-- Begin Text block --

BODY OF WORK


NBA's logo dead at 86 after HOF career as player & exec

13 Jun 2024 - New York Post
By DON BURKE - Dburke@nypost.com

Jerry West, whose silhouette was fashioned into the NBA logo and who made tremendous contributions to the game of basketball as a player, a coach and as an executive with several teams, died Wednesday. He was 86.

One of the most complete players to ever play the game, West made the All-Star team in each of his 14 seasons in the league, and while he only won one NBA championship — his Los Angeles Lakers beat the Knicks following the 1970-71 season — it wasn’t for lack of trying. West’s teams appeared in nine NBA Finals and were 1-8, dropping six Finals to the dynastic Boston Celtics and two out of three to the Knicks.

“Those damn Celtics,” West often said. He was named the Finals MVP during one of those losses to the Celtics, the only player from a losing team ever to be so honored.

West also made one of the most memorable shots in NBA history when he let one fly a few strides before midcourt as time expired in regulation in Game 3 of the 1970 Finals. That basket — which hit nothing but net — sent the game into overtime, a game and series the Knicks would eventually win. It was one of the many reasons the 12-time all-NBA selection earned the nickname “Mr. Clutch.”

-- End Text block --

Challenge A: In the article on Jerry West, what nickname did he earn?
Challenge B: Continue the article on Jerry West from the point where it ends.

-- Begin Recorded information --

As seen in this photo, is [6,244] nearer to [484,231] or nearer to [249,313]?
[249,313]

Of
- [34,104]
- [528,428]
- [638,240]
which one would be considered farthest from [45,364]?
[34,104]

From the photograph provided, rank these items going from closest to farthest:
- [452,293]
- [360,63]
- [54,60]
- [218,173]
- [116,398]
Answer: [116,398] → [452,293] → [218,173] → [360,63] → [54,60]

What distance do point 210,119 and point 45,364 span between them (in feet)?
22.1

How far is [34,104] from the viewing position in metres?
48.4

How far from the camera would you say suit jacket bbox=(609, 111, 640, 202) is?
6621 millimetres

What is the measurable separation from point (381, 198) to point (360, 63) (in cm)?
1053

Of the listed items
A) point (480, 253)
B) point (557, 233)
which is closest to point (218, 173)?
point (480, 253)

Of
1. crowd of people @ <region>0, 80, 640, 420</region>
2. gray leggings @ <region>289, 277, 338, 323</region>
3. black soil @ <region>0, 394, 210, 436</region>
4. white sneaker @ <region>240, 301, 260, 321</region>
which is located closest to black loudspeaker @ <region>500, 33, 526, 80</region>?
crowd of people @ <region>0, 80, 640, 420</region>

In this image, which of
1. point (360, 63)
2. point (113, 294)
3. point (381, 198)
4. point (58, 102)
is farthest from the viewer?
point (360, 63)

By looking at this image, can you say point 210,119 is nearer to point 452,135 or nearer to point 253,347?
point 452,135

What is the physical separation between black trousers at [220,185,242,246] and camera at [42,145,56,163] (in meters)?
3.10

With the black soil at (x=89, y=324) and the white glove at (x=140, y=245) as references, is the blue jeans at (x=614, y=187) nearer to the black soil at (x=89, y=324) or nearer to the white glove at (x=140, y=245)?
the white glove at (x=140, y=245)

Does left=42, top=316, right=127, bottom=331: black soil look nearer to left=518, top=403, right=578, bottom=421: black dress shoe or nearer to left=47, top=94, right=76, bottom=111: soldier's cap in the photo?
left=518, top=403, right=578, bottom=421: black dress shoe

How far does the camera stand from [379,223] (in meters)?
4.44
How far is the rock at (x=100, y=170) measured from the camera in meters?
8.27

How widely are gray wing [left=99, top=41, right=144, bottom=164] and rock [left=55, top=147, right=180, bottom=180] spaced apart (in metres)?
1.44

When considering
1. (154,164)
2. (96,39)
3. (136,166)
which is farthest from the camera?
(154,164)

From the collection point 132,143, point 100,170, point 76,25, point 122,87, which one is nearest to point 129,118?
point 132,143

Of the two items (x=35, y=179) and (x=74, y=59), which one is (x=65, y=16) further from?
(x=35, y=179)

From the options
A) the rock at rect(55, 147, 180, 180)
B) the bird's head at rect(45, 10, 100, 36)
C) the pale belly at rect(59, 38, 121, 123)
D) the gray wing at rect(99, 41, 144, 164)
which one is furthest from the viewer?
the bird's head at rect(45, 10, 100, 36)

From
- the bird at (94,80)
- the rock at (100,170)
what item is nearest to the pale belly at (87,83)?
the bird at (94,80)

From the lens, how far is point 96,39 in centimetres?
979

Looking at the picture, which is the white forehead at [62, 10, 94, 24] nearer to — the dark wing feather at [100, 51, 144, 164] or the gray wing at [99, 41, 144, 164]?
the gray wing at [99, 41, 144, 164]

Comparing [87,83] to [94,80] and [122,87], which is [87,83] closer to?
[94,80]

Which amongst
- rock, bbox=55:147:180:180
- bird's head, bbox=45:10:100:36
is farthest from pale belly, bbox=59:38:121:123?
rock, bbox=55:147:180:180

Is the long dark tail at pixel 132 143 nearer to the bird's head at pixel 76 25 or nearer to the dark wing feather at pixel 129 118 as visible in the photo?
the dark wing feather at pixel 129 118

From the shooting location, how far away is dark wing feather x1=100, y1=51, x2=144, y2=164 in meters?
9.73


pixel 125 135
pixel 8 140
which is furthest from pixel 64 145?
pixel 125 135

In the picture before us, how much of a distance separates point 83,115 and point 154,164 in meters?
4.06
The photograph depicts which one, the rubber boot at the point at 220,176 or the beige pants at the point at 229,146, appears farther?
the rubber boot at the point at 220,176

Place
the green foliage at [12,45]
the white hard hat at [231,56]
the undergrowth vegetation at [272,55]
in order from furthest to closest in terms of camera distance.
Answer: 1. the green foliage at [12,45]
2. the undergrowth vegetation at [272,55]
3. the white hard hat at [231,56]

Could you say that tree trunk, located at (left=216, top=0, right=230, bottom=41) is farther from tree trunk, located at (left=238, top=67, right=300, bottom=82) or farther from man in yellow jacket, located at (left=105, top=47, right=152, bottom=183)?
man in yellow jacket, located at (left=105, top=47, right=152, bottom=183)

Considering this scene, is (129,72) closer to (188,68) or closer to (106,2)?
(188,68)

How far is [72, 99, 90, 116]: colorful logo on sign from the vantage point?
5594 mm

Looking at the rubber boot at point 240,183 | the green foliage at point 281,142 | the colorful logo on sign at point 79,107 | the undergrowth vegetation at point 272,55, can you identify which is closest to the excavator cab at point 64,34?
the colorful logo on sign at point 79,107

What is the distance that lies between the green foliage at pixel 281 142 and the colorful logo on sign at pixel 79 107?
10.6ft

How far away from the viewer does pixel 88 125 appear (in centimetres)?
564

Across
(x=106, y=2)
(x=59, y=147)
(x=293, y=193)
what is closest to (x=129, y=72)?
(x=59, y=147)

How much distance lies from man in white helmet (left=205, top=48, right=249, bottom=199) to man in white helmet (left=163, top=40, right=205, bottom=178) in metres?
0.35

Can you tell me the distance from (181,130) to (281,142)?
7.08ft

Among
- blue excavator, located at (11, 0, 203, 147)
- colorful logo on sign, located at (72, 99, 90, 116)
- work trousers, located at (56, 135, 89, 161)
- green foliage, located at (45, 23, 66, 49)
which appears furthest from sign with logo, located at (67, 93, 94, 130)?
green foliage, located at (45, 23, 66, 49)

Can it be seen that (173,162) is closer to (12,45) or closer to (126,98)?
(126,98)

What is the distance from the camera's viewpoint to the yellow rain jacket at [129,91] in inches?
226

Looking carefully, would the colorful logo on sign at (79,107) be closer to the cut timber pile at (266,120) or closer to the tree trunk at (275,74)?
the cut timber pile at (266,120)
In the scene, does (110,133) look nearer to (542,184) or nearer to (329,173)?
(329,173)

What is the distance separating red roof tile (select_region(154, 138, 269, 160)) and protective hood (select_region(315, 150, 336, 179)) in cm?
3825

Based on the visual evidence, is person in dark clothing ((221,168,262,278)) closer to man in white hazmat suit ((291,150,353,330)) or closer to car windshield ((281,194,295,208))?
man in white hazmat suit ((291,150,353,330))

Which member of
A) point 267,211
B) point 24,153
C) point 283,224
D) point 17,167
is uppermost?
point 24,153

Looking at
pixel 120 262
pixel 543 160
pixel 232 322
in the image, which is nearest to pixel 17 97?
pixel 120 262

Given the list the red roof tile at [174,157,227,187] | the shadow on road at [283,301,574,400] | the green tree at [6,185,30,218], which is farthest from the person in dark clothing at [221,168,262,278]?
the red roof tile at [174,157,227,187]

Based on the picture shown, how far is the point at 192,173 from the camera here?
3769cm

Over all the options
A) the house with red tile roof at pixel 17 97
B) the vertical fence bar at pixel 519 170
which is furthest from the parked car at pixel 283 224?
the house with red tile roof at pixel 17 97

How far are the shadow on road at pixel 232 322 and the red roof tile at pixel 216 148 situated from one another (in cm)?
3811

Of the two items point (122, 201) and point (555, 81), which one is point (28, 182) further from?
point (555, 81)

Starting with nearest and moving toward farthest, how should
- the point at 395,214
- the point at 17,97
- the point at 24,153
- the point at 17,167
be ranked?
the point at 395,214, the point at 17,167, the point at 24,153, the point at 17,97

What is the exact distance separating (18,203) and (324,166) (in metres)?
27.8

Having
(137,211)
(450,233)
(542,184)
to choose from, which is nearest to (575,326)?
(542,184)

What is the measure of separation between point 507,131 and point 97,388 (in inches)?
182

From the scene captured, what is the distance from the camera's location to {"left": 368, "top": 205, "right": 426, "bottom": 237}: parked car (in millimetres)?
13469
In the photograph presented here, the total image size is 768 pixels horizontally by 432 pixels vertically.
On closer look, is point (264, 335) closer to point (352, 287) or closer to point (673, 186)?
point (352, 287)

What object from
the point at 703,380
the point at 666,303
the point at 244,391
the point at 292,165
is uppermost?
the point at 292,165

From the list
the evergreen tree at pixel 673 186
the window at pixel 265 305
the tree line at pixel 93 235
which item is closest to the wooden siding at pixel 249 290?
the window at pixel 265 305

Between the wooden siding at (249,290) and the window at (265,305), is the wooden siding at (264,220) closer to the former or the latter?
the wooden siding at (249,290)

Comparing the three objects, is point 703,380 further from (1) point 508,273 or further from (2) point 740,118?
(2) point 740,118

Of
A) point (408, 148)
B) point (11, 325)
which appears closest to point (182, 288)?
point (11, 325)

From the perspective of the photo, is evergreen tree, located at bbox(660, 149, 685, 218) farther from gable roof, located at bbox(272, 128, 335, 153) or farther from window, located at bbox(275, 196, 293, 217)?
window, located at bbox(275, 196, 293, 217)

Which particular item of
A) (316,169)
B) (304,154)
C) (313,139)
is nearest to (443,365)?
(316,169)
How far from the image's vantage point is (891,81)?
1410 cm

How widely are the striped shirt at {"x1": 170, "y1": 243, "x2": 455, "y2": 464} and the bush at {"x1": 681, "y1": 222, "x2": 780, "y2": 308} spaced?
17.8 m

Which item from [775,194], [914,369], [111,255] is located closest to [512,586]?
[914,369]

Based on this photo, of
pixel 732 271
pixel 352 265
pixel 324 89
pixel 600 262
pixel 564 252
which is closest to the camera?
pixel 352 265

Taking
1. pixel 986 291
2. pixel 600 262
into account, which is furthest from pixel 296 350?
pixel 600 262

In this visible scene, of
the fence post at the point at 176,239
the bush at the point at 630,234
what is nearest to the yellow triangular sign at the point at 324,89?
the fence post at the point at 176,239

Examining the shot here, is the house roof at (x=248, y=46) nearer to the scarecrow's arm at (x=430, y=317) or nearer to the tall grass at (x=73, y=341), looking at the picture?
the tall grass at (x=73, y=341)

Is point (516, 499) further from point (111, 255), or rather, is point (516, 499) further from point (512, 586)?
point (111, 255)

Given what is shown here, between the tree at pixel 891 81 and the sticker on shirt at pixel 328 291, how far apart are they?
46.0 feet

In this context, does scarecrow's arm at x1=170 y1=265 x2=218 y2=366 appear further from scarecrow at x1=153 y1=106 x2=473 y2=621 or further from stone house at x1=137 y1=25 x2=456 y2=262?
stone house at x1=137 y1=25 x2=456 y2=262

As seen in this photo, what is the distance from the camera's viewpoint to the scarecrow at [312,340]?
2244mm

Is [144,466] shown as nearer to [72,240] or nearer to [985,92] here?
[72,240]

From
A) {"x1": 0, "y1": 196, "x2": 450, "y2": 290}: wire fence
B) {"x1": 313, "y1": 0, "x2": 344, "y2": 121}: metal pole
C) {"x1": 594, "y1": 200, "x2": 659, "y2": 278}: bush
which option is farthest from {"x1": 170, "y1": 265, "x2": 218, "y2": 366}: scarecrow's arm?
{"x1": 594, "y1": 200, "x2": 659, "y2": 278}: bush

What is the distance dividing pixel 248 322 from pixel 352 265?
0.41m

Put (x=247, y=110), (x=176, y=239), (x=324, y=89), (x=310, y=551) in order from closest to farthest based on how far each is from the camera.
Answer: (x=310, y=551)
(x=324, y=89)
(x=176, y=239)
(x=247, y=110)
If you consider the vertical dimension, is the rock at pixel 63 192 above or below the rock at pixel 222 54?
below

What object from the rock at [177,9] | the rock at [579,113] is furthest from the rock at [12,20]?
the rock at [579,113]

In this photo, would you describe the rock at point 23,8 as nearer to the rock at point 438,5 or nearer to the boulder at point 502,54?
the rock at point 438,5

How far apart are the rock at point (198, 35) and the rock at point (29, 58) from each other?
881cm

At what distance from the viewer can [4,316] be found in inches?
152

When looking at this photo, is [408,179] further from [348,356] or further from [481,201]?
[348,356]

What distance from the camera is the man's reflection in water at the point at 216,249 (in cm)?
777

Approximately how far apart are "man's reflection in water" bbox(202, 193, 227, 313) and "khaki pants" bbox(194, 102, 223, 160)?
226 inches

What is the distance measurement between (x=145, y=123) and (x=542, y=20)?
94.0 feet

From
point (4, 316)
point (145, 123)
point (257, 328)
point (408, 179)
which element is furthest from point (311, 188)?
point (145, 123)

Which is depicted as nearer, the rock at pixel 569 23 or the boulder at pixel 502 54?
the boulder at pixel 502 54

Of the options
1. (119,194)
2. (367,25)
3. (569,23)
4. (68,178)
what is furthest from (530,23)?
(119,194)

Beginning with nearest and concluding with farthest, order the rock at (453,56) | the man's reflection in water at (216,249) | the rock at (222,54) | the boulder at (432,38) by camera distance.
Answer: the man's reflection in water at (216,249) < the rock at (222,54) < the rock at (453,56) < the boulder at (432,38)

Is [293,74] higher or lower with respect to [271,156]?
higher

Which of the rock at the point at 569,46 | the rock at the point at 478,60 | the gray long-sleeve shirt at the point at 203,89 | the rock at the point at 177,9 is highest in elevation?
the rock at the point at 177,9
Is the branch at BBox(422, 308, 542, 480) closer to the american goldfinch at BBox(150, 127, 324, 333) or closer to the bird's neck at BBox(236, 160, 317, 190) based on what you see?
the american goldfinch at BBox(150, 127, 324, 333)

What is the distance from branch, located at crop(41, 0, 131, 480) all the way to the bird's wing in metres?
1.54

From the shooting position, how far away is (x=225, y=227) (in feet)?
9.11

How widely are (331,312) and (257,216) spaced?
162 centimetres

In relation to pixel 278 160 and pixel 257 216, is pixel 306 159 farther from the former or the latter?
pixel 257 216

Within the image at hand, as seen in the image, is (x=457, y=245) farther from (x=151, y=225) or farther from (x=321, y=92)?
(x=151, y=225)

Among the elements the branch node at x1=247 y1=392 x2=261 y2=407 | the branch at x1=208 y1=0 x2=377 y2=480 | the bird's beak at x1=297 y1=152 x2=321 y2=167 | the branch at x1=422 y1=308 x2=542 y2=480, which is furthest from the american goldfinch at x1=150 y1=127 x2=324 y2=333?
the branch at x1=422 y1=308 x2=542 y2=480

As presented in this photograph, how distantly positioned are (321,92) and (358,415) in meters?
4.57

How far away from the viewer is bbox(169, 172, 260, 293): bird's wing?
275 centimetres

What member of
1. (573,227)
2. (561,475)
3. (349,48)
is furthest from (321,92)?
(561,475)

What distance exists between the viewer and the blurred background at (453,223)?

-- End Recorded information --

Written reply A: "Mr. Clutch"

Written reply B:
West was inducted into the Naismith National Basketball Hall of Fame as an NBA player, and, later, as a member of the goldmedal winning 1960 U.S. Olympic team. This year, he’ll be enshrined as a contributor. After coaching the Lakers for three seasons, West became an executive with the team and later with the Memphis Grizzlies, Golden State Warriors and, most recently, the Los Angeles Clippers. As an executive with the Lakers and later as their GM, West was involved in the drafting of Magic Johnson and James Worthy while trading for a teenage Kobe Bryant and, a week later, signing Shaquille O’Neal as a free agent. The Lakers won five NBA titles during his 22-year tenure in the executive suite and, before leaving, he laid the foundation for their three-peat with Bryant and O’Neal.

On Wednesday, NBA commissioner Adam Silver called West “one of the greatest executives in sports history.” “He helped build eight championship teams during his tenure in the NBA — a legacy of achievement that mirrors his oncourt excellence,” Silver said. “And he will

be enshrined this October into the Naismith Basketball Hall of Fame as a contributor, becoming the first person ever inducted as both a player and a contributor. I valued my friendship with Jerry and the knowledge he shared with me over many years about basketball and life.”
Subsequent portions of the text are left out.